瞬は、外に続くドアを開けた。

家の外は一面の銀世界。
去年の6月には、この家の庭にも、まだもう少し暖かい風が吹いていた。


今は世界が雪と氷で覆われている。
ある日、地球の一角に衝突した直径100キロメートルという巨大な石のかけらが、この星の気候を激変させてしまったのである。

隣家は、1キロも先にある。
家の前に広がる白い雪原を眺めながら、星矢は寒そうにぶるっと大きく身体を震わせた。

「ねえ、瞬。あと半年のうちに人間が全部滅びちゃうって、ほんと?」
「そんなことないと思うよ」
「でも、昨日もテレビで、変なおっさんがそう言ってた」
「…………」


3年前、その発表があった時、地上は狂気と混乱の巷と化した。
小惑星の衝突で、欧州の巨大な都市がいくつも消え、数億人の命が瞬時に失われた。
それだけならまだしも、小惑星は太陽光を遮る厚い粉塵で地球を包み、科学者たちは小惑星衝突から3ヶ月後、地球の終焉の到来を宣言したのである。

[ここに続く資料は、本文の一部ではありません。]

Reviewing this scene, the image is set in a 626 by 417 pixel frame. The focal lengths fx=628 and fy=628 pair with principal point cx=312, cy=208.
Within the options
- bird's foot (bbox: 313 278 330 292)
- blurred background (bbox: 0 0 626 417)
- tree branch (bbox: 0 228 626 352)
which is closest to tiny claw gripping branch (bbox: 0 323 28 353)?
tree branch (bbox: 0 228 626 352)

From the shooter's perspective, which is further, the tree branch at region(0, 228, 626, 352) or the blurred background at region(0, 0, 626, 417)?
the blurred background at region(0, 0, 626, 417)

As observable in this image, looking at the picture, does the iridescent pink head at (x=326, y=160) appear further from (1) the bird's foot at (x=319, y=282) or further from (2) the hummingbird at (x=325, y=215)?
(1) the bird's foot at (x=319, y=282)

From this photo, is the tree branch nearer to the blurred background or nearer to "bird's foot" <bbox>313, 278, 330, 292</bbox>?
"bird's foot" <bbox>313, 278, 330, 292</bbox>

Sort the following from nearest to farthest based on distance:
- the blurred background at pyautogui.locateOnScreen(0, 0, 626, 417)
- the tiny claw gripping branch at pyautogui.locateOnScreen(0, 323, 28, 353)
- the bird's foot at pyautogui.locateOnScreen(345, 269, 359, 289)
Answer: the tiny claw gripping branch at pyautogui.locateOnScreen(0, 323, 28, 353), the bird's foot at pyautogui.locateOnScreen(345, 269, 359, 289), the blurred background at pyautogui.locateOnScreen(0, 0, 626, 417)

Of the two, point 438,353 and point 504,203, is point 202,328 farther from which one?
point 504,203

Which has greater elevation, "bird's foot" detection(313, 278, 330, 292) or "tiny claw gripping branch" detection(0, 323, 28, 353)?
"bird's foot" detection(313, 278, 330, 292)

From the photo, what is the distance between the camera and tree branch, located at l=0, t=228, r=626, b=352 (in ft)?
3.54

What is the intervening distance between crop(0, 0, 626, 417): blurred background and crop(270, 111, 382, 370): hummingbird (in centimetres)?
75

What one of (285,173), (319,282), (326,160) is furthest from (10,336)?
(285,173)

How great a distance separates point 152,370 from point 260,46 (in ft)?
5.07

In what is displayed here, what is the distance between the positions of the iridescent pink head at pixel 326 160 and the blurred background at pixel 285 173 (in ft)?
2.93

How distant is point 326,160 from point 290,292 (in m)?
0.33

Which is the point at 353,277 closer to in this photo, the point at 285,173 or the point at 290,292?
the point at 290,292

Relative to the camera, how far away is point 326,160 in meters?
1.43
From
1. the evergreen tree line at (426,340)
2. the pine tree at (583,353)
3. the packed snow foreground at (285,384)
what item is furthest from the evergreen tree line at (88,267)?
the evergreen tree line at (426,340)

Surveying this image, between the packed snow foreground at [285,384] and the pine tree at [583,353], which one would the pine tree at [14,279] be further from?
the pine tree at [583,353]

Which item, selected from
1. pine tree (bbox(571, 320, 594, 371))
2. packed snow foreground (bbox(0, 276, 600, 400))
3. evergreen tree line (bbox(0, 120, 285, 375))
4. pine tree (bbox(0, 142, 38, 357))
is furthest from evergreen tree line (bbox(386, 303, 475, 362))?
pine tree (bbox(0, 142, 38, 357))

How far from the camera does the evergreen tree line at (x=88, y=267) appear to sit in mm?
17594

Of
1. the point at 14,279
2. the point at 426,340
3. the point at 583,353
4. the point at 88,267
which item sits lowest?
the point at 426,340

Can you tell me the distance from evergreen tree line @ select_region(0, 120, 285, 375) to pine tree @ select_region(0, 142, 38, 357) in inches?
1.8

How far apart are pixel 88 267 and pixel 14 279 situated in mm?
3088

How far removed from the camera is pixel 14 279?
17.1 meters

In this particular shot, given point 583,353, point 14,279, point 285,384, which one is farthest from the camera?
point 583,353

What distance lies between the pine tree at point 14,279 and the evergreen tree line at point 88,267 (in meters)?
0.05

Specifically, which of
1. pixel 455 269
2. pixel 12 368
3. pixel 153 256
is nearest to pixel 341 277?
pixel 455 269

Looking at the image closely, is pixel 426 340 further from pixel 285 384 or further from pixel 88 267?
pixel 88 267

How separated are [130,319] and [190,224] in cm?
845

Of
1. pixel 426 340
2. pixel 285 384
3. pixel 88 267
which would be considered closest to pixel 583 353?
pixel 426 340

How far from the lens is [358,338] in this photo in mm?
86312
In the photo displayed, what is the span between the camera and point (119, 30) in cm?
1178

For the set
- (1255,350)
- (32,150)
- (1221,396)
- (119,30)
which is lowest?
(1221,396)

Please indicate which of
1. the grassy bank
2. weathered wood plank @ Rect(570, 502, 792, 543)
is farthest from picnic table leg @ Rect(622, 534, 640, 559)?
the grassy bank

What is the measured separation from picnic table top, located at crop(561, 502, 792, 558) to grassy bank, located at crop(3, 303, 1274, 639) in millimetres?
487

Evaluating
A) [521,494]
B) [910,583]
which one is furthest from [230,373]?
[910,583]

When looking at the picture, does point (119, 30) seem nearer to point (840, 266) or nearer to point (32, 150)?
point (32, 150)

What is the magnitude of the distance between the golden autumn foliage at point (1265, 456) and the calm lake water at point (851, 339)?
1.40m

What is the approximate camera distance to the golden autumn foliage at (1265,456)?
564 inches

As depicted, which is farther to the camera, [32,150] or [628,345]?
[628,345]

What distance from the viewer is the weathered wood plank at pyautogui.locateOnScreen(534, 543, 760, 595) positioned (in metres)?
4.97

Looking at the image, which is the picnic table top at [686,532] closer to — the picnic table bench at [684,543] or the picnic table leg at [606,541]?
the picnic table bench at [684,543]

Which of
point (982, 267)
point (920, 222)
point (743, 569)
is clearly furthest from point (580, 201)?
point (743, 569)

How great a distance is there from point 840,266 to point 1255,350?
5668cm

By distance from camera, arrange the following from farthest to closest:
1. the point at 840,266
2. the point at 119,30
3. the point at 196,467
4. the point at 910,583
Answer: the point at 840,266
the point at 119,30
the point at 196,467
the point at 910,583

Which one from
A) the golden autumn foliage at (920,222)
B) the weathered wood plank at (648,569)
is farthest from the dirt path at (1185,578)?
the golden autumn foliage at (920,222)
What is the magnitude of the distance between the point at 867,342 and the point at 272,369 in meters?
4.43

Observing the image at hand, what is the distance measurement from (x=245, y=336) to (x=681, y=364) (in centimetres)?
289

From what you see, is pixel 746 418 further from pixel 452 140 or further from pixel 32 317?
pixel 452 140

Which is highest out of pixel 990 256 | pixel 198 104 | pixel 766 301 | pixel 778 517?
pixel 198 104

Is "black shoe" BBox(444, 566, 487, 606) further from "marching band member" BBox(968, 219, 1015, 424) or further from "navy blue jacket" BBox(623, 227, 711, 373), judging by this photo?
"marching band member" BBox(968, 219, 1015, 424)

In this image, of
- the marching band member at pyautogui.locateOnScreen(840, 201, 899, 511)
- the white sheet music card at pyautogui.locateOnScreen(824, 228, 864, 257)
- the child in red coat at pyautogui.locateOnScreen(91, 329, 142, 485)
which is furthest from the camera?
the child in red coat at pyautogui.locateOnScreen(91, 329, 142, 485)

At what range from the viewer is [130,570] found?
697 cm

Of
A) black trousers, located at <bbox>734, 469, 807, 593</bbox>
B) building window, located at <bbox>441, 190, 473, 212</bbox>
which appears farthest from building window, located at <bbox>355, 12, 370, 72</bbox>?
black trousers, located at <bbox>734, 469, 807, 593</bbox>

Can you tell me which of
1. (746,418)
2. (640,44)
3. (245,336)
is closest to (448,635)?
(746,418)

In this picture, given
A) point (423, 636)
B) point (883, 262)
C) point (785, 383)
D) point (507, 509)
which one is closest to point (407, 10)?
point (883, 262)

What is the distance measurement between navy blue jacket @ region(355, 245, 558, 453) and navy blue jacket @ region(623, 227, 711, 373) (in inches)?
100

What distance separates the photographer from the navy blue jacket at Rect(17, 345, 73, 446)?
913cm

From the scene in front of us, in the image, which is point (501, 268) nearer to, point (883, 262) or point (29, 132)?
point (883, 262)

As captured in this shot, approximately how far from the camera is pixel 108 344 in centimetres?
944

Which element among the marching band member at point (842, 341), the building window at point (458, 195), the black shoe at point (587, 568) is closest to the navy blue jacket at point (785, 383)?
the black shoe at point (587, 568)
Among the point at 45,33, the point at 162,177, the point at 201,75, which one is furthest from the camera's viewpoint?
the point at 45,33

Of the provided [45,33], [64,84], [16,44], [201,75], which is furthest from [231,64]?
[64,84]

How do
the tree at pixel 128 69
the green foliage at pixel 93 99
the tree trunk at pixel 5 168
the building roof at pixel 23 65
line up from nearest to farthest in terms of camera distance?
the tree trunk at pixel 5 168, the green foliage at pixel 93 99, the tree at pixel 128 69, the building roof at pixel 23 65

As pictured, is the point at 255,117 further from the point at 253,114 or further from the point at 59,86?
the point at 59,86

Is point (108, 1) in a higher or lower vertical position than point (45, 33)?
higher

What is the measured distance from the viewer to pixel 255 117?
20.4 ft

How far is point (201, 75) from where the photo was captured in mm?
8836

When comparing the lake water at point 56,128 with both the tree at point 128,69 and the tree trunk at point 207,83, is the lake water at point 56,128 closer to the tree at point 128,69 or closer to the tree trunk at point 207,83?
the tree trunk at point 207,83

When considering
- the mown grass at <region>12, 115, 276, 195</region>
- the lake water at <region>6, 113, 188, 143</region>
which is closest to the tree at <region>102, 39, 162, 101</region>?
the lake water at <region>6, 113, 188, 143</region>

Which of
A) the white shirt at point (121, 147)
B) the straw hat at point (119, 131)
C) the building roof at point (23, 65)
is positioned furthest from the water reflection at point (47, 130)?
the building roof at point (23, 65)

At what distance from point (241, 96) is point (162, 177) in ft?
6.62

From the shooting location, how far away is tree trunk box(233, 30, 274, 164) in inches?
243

突然、自分たちの命と世界と未来に“終わり”があることを意識した人間たちは、浅ましいほど取り乱し、無秩序に暴動や集団自殺を繰り返したのだ。

星矢は、その暴動の被害者だった。
身寄りの全てを、長く続いた暴動のさなかに失った。


「星矢はどう思うの」
「……瞬が死んだらやだ」

5歳の星矢には、まだ巨視的な視点はない。
ただ、身近な人間の死を見る恐怖だけが、その身に染みている。

その不安と恐怖を甘い慰めで覆ってしまうことはできなくもないが、この時代、幼い子供相手にも、根拠のない希望だけを与えてはいられなかった。
瞬は、星矢の前に片膝をついて、視線を星矢と同じ高みに置いて告げた。

「あのね、星矢。人は誰だって、いつかは死んじゃうの」
「俺のとーさんやかーさんや、俺のこと助けてくれたおにーちゃんみたいに?」

まだ幼かった星矢に、その時の記憶だけが鮮明に残っていることが、瞬は辛かった。

「そうだね。でも、人がどこまで遠くに行けるかは、誰にもわからないことなんだよ。おんなじ長さだけ生きて、何にもしないまま、生まれた場所と大して変わらない場所で死んでいく人もいれば、うんと遠くまで行ってから死ぬ人もいる」

「よくわかんない……」
正直に本音を告げてくる星矢の頬に、瞬は手を添えた。

「星矢がこの家で生まれたとするでしょう。どうせいつかは死ぬんだからって、この家でのんべんだらりと暮らして……そうだね、20歳くらいで死ぬのと、いろんなことして、いろんなこと覚えて、いろんな人を好きになって、人のために何かをして、そして、20歳くらいで死ぬのとは、全然意味が違うの」

星矢が20歳になる時。
それは、今の星矢にははるかな未来である。
決して来ないかもしれない、はるかな未来だった。


「星矢を助けてくれたおにーちゃんは……おにーちゃんたちは、僕たちよりうんとうんと遠いとこまで行って、そして死んだの。僕と氷河は、今、あのおにーちゃんたちの後を必死になって追いかけているんだよ」

それは、今の星矢には難しすぎる話なのだとは思う。
それでも、瞬は言わずにはいられなかった。


「でも、死んじゃったら、みんなおんなじじゃないの」
瞬の言葉を理解しかねたらしい星矢が、ぽつりと呟く。
途端に、瞬は険しい顔になった。

「星矢がそんなこと本気で言うのなら、僕は星矢をぶつよ!」

滅多に声を荒げない瞬の厳しい叱咤に、びくりと身体を震わせて、星矢が泣きそうな顔になる。


「……瞬も死んじゃうの」
それでも、星矢は、それだけが心配らしかった。

瞬は、すぐに、表情を和らげた。
わずか5歳の子供が、自分の命が消えることより、誰かの命の方を思い遣っているのだ。
星矢の危惧が、我が身を守ってくれる保護者を求める気持ちからではなく、もう誰も自分の目の前で失いたくないと願う心から出ていることが、瞬は切なかった。